CAPITALAND’S initial public offering (IPO) of its retail arm CapitaMalls Asia (CMA) to raise up to $2.8 billion is Singapore’s second-biggest IPO since Singapore Telecommunications (SingTel) raised more than $4 billion in 1993.
The meaty offering is drawing a lot of pent-up demand from institutional and retail investors. Over the past week, numerous people (including a few colleagues) have asked this reporter if they should buy into the IPO. They have been told (firmly) to consult their financial advisers. But having said that, a few things are worth noting:
1) At $2.12 a share, the IPO is priced on the conservative side, below the midpoint of an earlier indicative range of $1.98-$2.39 a share. Sources said that the IPO could have been priced higher, but the conservative pricing was decided on for CMA to fare well in its trading debut on Nov 25. Looking at CapitaLand’s track record, chances are that the stock will be ‘in the money’ when it starts trading.
2) The question then becomes: Should an investor buy CMA at the IPO stage, and then sell the shares after a suitable gain? Or should they hold onto it for the long term?
Strong fundamentals
This is debatable. On the surface, the fundamentals of CMA, which is now CapitaLand’s crown jewel, are strong. The new company manages and has interests in 86 retail properties worth $20.3 billion in Singapore, China, Malaysia, Japan and India.
Investors here will be familiar with CMA’s successful Singapore malls such as Raffles City, Plaza Singapura and the newly opened ION Orchard. Currently, CMA gets the bulk of its earnings from the malls here.

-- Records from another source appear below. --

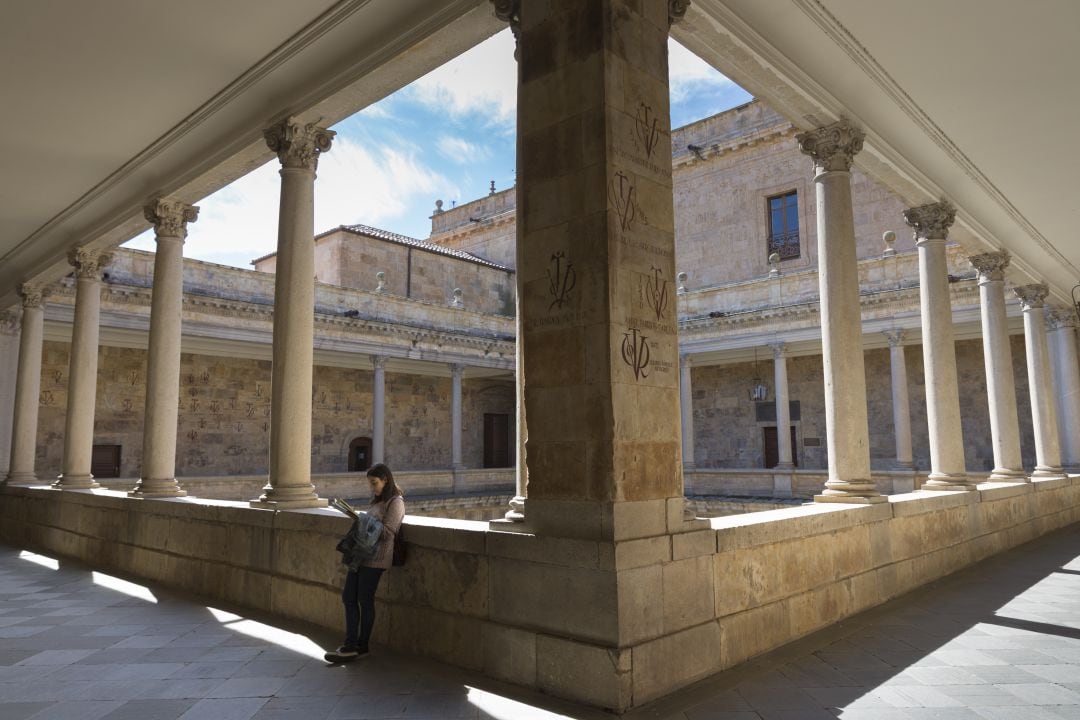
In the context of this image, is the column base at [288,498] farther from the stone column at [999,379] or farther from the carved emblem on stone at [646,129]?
the stone column at [999,379]

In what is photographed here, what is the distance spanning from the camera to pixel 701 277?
23797 millimetres

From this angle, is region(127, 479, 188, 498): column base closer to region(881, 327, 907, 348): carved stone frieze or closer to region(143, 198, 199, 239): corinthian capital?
region(143, 198, 199, 239): corinthian capital

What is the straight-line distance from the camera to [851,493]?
6.46 m

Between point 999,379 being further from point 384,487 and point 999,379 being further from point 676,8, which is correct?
point 384,487

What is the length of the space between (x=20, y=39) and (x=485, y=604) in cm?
571

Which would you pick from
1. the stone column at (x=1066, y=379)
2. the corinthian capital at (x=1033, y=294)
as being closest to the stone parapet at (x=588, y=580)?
the corinthian capital at (x=1033, y=294)

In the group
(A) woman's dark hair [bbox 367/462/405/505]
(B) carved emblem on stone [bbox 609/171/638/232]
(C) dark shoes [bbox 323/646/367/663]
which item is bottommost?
(C) dark shoes [bbox 323/646/367/663]

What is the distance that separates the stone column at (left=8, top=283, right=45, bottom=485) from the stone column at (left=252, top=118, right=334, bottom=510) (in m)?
8.27

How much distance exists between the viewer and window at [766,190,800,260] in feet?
71.3

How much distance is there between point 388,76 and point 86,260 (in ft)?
23.7

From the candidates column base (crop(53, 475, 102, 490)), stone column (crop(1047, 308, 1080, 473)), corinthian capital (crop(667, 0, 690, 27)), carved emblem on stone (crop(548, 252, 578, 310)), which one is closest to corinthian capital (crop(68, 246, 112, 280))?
column base (crop(53, 475, 102, 490))

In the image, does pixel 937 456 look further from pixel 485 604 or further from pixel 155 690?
pixel 155 690

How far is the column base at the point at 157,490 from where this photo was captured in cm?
833

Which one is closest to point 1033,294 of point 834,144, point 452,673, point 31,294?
point 834,144
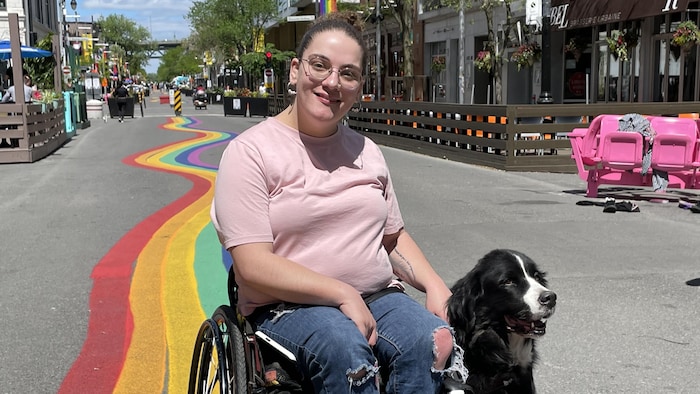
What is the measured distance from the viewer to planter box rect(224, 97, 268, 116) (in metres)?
50.1

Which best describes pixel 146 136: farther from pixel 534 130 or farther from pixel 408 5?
pixel 534 130

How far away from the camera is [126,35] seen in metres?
158

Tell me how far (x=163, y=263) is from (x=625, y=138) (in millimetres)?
6310

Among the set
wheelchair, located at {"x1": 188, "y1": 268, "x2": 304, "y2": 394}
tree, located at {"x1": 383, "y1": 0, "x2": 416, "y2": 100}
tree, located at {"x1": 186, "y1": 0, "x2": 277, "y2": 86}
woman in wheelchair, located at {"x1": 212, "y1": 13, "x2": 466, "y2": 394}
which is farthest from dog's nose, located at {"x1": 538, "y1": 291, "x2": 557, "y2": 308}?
tree, located at {"x1": 186, "y1": 0, "x2": 277, "y2": 86}

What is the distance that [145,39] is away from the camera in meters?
167

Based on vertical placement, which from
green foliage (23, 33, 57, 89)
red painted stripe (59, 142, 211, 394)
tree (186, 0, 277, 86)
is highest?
tree (186, 0, 277, 86)

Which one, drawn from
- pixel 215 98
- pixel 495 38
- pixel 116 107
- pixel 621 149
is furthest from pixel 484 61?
pixel 215 98

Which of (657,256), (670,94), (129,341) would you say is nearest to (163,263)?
(129,341)

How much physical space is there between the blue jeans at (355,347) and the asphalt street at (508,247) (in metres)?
1.78

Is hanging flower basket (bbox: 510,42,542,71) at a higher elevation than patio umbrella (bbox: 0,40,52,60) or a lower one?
lower

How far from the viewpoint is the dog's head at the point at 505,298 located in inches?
115

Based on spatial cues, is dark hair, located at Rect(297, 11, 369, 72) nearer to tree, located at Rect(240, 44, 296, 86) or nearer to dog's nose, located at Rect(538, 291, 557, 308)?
dog's nose, located at Rect(538, 291, 557, 308)

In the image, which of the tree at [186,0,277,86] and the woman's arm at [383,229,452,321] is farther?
the tree at [186,0,277,86]

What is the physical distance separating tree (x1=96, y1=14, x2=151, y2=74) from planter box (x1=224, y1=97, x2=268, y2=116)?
10878cm
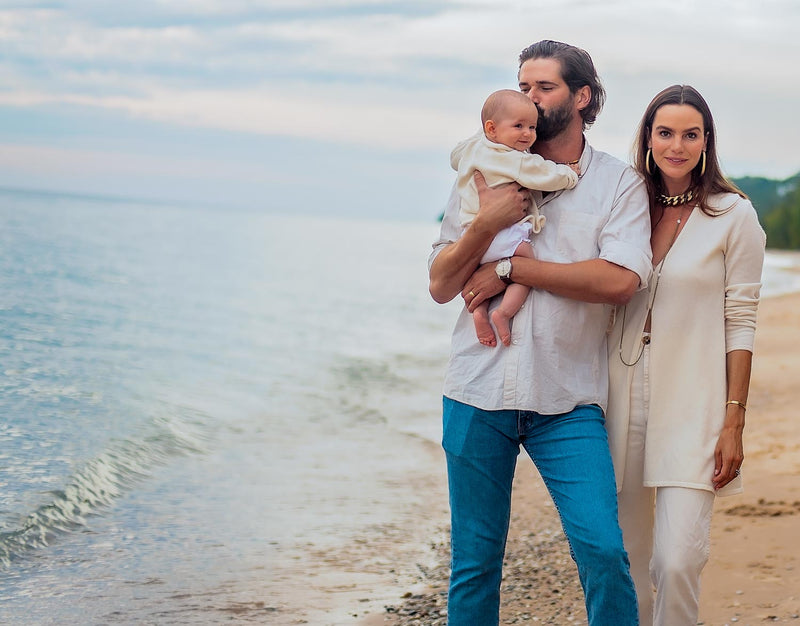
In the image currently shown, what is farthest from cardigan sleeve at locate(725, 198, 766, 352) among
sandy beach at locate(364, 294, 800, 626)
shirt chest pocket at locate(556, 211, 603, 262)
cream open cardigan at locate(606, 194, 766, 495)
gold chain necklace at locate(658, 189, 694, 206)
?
sandy beach at locate(364, 294, 800, 626)

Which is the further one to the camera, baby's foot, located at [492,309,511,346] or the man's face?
the man's face

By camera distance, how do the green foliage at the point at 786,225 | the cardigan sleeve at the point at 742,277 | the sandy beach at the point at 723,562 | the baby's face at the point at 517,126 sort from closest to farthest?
the baby's face at the point at 517,126, the cardigan sleeve at the point at 742,277, the sandy beach at the point at 723,562, the green foliage at the point at 786,225

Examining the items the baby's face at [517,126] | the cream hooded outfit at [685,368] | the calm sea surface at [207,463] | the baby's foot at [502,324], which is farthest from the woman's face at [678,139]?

For the nine months ended Sept 30, 2009, Singapore accounted for 70.4 per cent of earnings before income tax (Ebit). China, the second largest market, contributed 20.1 per cent to Ebit, followed by Malaysia (9.5 per cent).
However, the risk profile of CMA is set to change in a few years’ time as the China business grows quickly. Of the 86 malls in CMA’s portfolio, 50 are in China. And of these 50 malls, 18 are under construction. Eleven will be completed in 2011 and beyond.
At this point in time, there is still concern that China’s current strong performance is a bubble. And if it does turn out to be a bubble which bursts in, say, 2011, shareholders of CMA could be left in a situation where there are still 11 malls in the pipeline in China.
3) Investors should not forget that CMA is a growth platform. It is therefore riskier than the group’s retail trust CapitaMall Trust (CMT), which derives its income from stabilised Singapore retail properties. Investors looking for stable dividend payout should therefore park their money with CMT instead.
However, for those looking for growth, CMA is a better bet. And this is where the company’s exposure to China could come in handy. The 23 operational malls (malls that are completed and have been operational for more than one year) in China have a net property income yield of 5.7 per cent, with just 93.5 per cent occupancy. Yields will no doubt climb as occupancy gets higher.
By contrast, the 14 operational malls in Singapore have a smaller net property income yield of 5.5 per cent, even though occupancy, at 99.1 per cent, is higher.
4) To buy or not to buy? Evaluate your risk appetite. (Or consult your financial adviser).
A much-needed IPO
CMA’s listing is a much-needed show of faith in the Singapore market by one of the largest property groups in Asia.
It comes on the heels of a slew of large IPOs in neighbouring stock exchanges. Analysts predict that Malaysian mobile phone operator Maxis Bhd’s US$3.3 billion IPO – the biggest ever in South-east Asia – has the potential to raise the international profile of the Malaysian market.
And needless to say, Hong Kong has drawn a slew of large listings over the past few years. Reports yesterday said that China Minsheng Banking Corp, the country’s seventh-largest listed bank, raised US$3.9 billion in its Hong Kong IPO.
Macau-based Sands China, a unit of Las Vegas Sands, also has plans to raise up to US$3.8 billion in a Hong Kong IPO.
Response from institutional investors for CMA’s public offering has been very strong.
The placement tranche of 1.059 billion shares is likely to be oversubscribed, and the 174.78 million over-allotment shares should also be taken up, sources said.
The listing will help restore some lustre to the Singapore market.